I am staying at a hotel which is walking distance from a children's school that was turned into a prison/torchure chamber (S21) in the mid 70s. 

On April 17, 1976 the Kymer Rouge entered the capital city of Cambodia, Phnom Penh and began to change life for the local Cambodian people forever. 
It would be 3 years & 8 months before anything good would happen again in Cambodia.
The Kymer Rouge was headed by a despot named Pol Pot. He was a ruthless recluse of a man who went to a Euro university and never quite graduated, believed to have failed out. 

Over the next 3 years Pol Pot and his possie of murderous henchmen ruled over the Cambodian people causing a terrorist wave of death and torchure in their wake.
On the heals of the American-Vietnam war and unbeknownst to the entire world at the time, Pol Pot was able to convince some followers and bribe/enslave enough countryside people to create his army. This military force turned out to be a well organized regime of kidnappers, rapists and murderers. They terrorized the Cambodian population until 1979 when North Vietnam forces, feeling strong after kicking our asses, marched in and over threw Pol Pot's forces. When they sent him running southwest toward Thailand they left behind a land of broken people not to mention decades of pain and suffering. The Kymer Rouge in just 3 short years were responsible for the extermination of 25% of the population! 

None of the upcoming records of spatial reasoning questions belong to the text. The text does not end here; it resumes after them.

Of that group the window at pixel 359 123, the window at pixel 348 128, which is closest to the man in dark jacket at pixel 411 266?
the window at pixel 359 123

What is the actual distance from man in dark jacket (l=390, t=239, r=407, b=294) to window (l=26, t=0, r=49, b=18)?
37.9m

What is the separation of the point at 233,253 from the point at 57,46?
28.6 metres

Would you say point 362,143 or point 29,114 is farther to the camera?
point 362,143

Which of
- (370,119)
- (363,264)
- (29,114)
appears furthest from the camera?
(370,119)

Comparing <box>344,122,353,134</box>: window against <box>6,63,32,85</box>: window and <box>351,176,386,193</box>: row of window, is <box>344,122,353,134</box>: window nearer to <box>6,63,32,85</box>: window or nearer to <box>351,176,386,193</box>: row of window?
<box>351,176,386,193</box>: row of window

Mass graves like the ones discovered in the killing fields mare the countryside as well as the inner cities. 
Pol Pot wasn't brought to justice until many years later, serving less than a year in prison for war crimes before his death. This murderius piece if shit lived a life of a King into his eighties. 
Yes, yesterday was a hard day but I believe a day to acknowledge as an important part of my history. All said and done I'm glad I was able to experience this. After the  anger I initially felt had set in a scarey thought of sad reality allowed me to understand that none of us are above these unthinkable deeds. We may think we are but we are human. 

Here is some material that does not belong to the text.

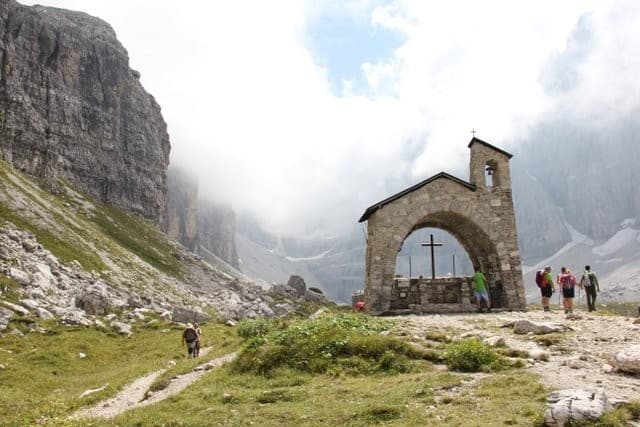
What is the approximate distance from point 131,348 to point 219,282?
74.2 m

Thou shall not kill. Of course! Ya but stand me in front of a man that hurt my family. Someone who torchured or killed someone I love. That's when you can't predict the direction of an emotion in a physical sense. That's when anger, fear or just plain justice gets a meaning which is self defined. 
As I stood in front of hundred of mass graves, thousands of skulls and bone fragments I found myself wishing that Pol Pot was standing before me. In that moment I'd be lying if I said I wouldn't make him pay with his life immediately.

It was some time before I could control my feelings and I was craving a drink.